▶
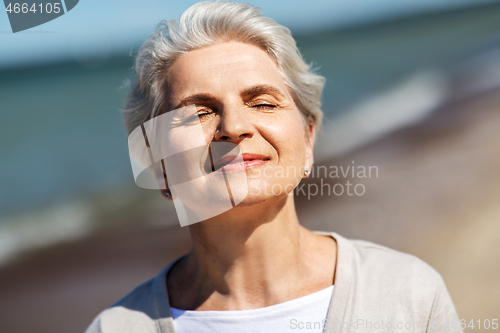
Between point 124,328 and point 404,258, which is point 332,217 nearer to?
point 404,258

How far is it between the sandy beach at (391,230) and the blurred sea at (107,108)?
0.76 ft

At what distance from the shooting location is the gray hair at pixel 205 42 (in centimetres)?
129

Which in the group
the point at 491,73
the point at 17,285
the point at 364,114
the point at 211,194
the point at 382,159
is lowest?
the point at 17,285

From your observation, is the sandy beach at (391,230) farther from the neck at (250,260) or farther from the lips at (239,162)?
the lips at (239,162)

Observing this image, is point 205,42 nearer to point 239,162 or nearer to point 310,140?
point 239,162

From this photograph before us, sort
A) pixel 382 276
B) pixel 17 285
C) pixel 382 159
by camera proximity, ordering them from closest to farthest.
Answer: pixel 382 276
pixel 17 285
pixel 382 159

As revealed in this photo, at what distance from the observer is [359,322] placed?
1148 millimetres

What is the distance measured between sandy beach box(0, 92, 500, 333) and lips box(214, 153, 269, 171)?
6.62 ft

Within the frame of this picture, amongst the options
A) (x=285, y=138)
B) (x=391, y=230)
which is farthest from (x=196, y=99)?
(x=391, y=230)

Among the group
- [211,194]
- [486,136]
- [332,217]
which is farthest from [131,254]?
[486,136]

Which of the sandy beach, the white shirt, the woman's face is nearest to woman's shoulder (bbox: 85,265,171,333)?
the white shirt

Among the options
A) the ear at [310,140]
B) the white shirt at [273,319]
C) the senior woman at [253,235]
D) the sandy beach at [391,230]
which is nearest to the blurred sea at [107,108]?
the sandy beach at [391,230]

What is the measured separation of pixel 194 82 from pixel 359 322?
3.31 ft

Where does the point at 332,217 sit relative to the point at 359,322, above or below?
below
◀
▶
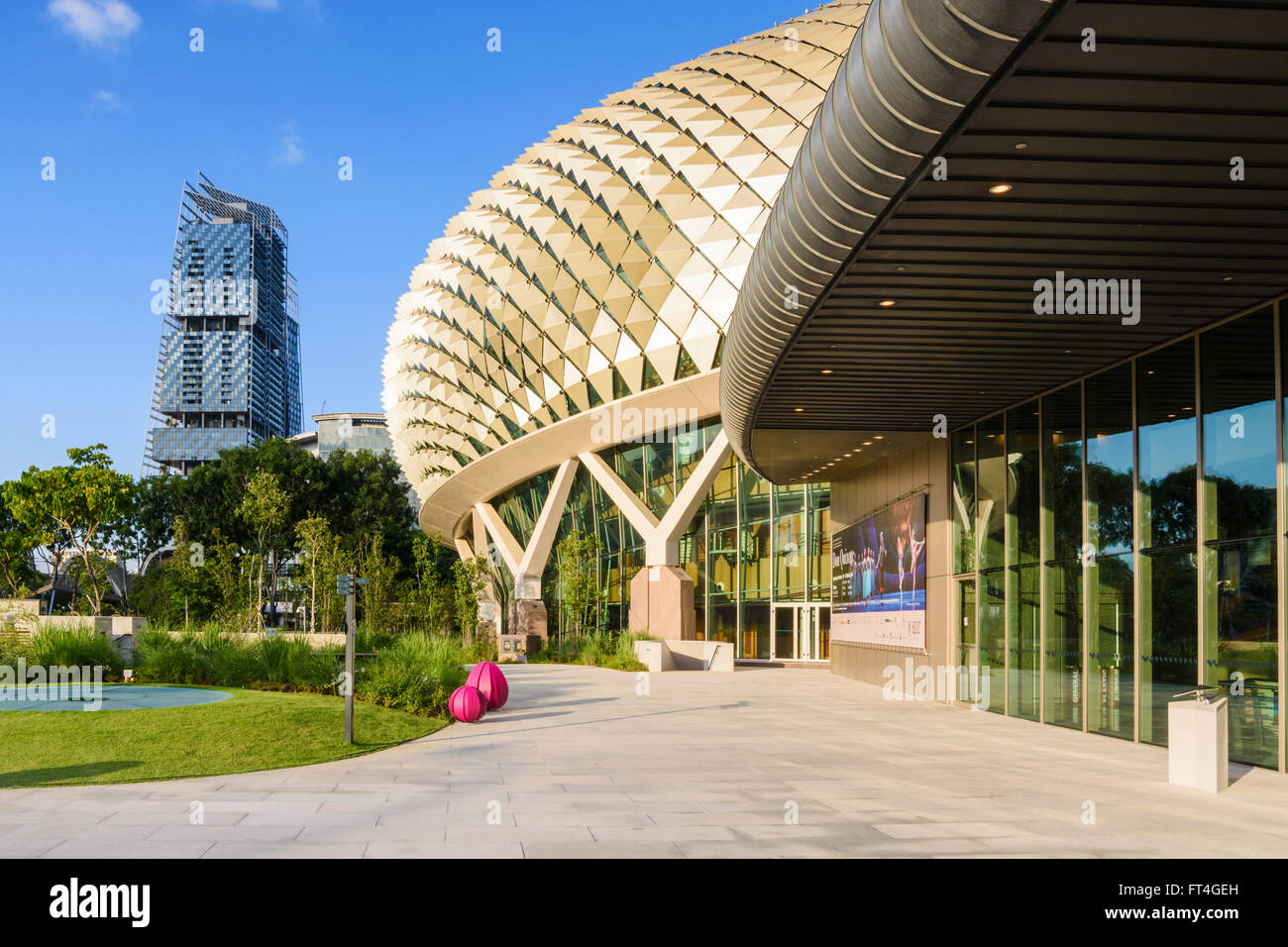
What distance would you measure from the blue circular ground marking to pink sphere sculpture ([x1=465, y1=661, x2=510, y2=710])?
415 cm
◀
* _The request_
Tally the lines of the records that contain the string "blurred", treating uppercase and lowercase as different. Reply with the number only.

* _Complete answer_
2